A Working Example – Not The Best Way
The easiest way to get started with GUIs is to use the Really Simple GUI (RSG) plugin that ships with ABAQUS. It will do 90% of the things that most users need a GUI to do. It will not, directly, allow you to create interactive GUIs. You can use RSG to build the bulk of the GUI, save it as a standard plugin and then edit it. The preferred method for making interactive GUIs is to use keywords attached to the controls and the processUpdates function, which is the way the example in Chapter 45 of ABAQUS Scripting Springboard works.
This was not what the AI was trying to do. It was attempting to use the messaging system that is normally used to respond to button pushes. You can make this work, as the demo below shows, but there is a price: keywords cannot be updated by controls that are already linked to a message. The data values have to be accessed directly from the control, which means that there are no keyword values available for the GUI to send to the kernel when the OK button is pressed. This example has no keywords in it at all, no AFXGuiCommands are sent and there are no keywords. This is not recommended, apart from anything else you have to manage all the value updates and keep any related variables correct, which the messaging framework and keywords can do for you.
Warning: If you are sensitive to flashing lights put a delay timer into the message handler in the dialog definition file; the updating solid flashes very rapidly with changes to the slider position.



Conclusions
Playing with the prompting method is not helping the quality of the results from the AI. While my prompting technique, as a newbie, is probably poor, I suspect a lack of training data is also in the mix for the poor results. I probably need to try adding some context, possibly in the form of blank plugin files, more or less templates.

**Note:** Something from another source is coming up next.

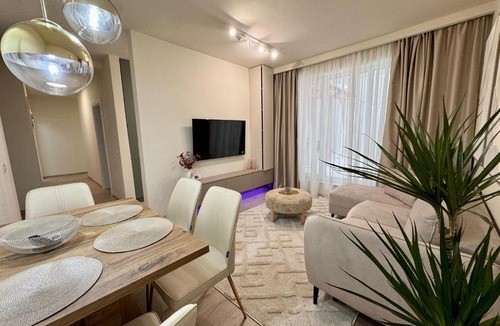 Cluj-Napoca Apartment | NUVA Suites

At that point much of the gains are eliminated since RSG works very effectively to generate useful GUI templates. I shall continue to experiment with the ABAQUS side but feel that for the moment at least the biggest gains are to be had in generating useful Python snippets to incorporate into the kernel script rather than on the GUI side. There is very clearly no substitute, at present, for understanding what you are trying to do and how you do it.